Aufgabe - Zitiere aus dem folgenden Text über Rudolf von Ems wörtlich die Stelle zwischen „[ #Hohenems ]“ und „leider nicht nachweisen.“, beide eingeschlossen.

Lesetext -
--

Montag, 16. Januar 2023

[ #Hohenems ] Rudolf von Ems - ein früher Vorarlberger Dichter


Rudolf von Ems ist vor allem der erste namentlich genannte Dichter Vorarlbergs, der erste Ich-Erzähler und der erste, der statt eines Adeligen einen Bürger zum Helden machte.

Er gilt als einer der gelehrtesten Autoren mittelhochdeutscher Sprache. Zwischen 1220 und 1254 dichtete er und war einer der fruchtbarsten Dichter seiner Zeit. Urkundlich jedoch lässt er sich leider nicht nachweisen.

--

Vorliegende Angaben -
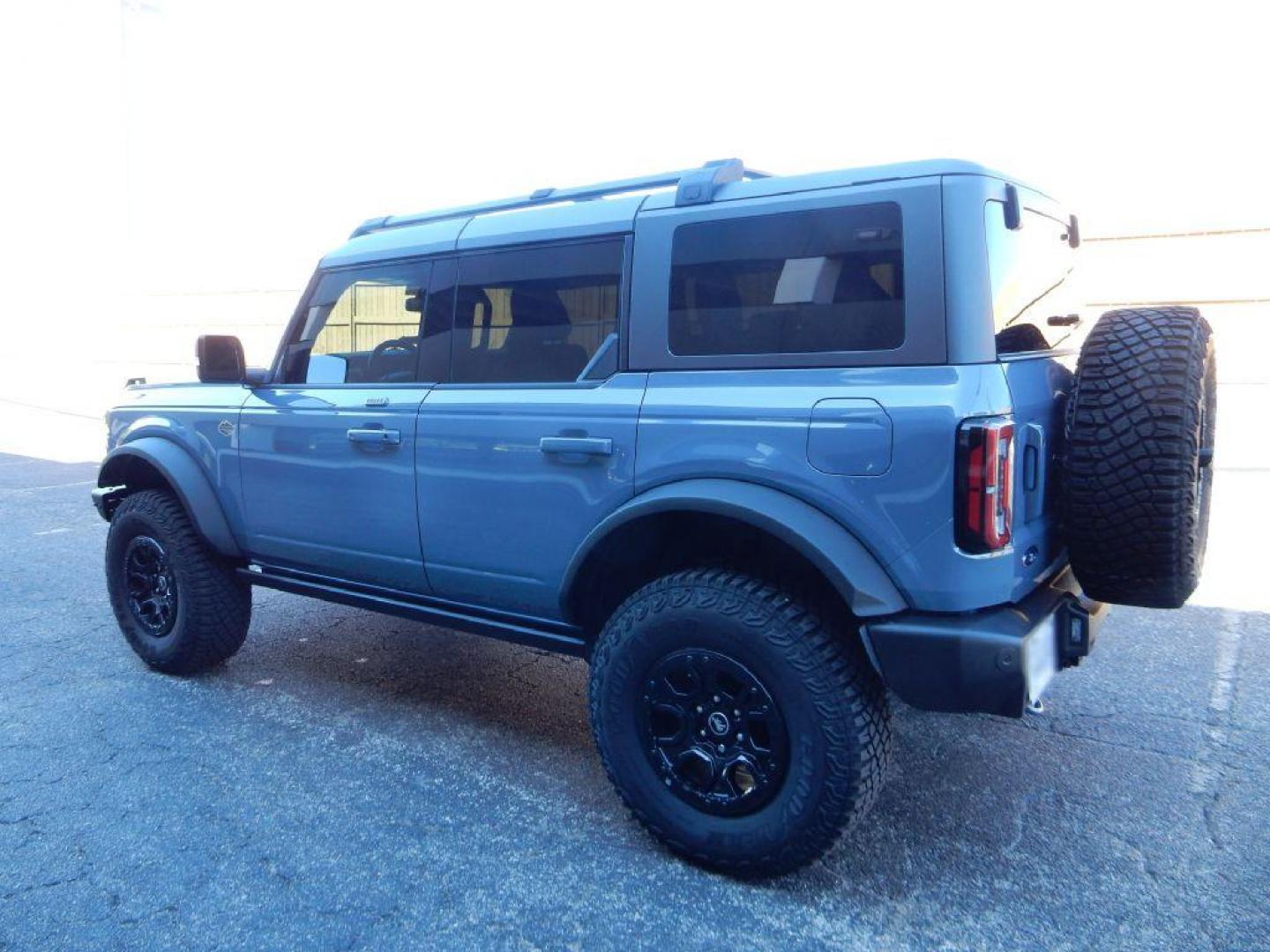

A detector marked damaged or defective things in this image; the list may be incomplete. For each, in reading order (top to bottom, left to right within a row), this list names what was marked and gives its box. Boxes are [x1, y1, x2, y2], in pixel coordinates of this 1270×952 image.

cracked asphalt [0, 451, 1265, 949]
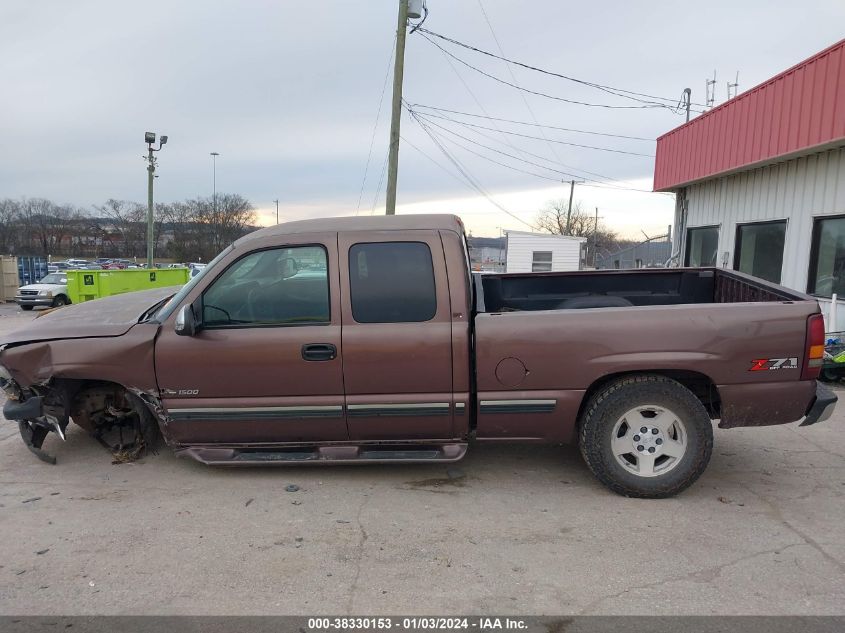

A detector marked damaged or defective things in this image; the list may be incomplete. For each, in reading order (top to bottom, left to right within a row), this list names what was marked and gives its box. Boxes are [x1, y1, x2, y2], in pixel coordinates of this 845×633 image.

--

Antwort -
[ #Hohenems ] Rudolf von Ems - ein früher Vorarlberger Dichter


Rudolf von Ems ist vor allem der erste namentlich genannte Dichter Vorarlbergs, der erste Ich-Erzähler und der erste, der statt eines Adeligen einen Bürger zum Helden machte.

Er gilt als einer der gelehrtesten Autoren mittelhochdeutscher Sprache. Zwischen 1220 und 1254 dichtete er und war einer der fruchtbarsten Dichter seiner Zeit. Urkundlich jedoch lässt er sich leider nicht nachweisen.